Purtroppo, sia chiaro, non sono altrettanto brava a incuriosire e attrarre i miei figli, perché in quel caso in me prevale la sindrome della maestrina che affligge tutti i miei tentativi educativi, rendendomi istantaneamente soporifera, ogni volta che tento programmaticamente di insegnare qualcosa con le parole alla mia prole (qualche giorno fa sono tornata a casa con aria trionfante e ho annunciato: ragazzi, ho una sorpresa per voi! E uno: sarà una medaglietta. L’altro: un rosario. Un’altra: come minimo un libretto di preghiere.
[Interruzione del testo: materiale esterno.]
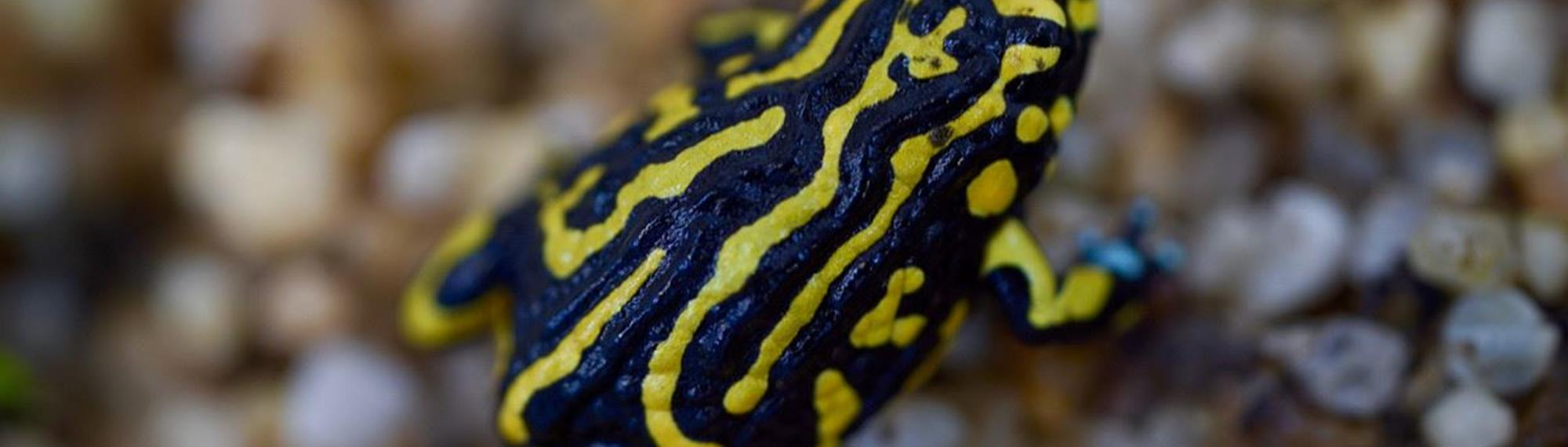 Northern Corroboree Frog with its vivid yellow and black stripes sitting on wet pebbles.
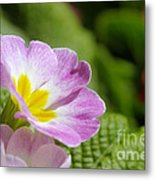 Side View Of A Spring Pansy Metal Print
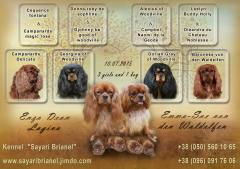 Puppy of the Cavalier King Charles Spaniel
È superfluo dire che era effettivamente una delle risposte ipotizzate, per la precisione l’ultima). Eppure ormai dovrei avere capito che i figli ascoltano con gli occhi, e imparano solo quello che ci vedono vivere.
Comunque, quale che sia il nostro talento, visto che amare e far amare Gesù è la chiamata di tutti, la domanda «come evangelizzare? » ce la dovremmo fare tutti, e spesso, in tutte le situazioni.
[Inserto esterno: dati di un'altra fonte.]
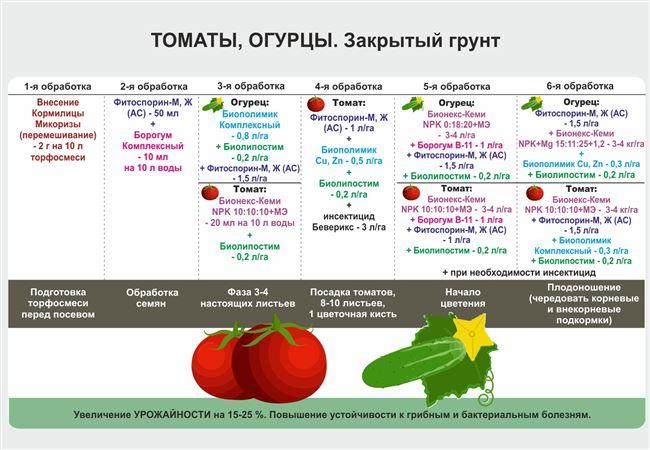 Создание благоприятного климата для томатов в теплице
Capire la situazione dell’altro
Credo che il punto centrale sia più di tutto capire a che punto del suo cammino stia l’altro, e intercettarlo in quel punto. Non è facile, e non sempre ci si riesce, se non grazie allo Spirito Santo. Altrimenti bisogna affidarsi alle proprie forze, che non sempre funzionano proprio alla grande.
Per esempio, e perdonate la grossolanità e l’approssimazione, ma è per capirci: se quello che abbiamo davanti è sì un cattolico, ma magari un po’ irrigidito in certe posizioni, si può cercare di farlo ammorbidire un po’, di mostrargli la necessità della gradualità e della tenerezza nell’apostolato
verso gli altri, sottolineando le debolezze umane.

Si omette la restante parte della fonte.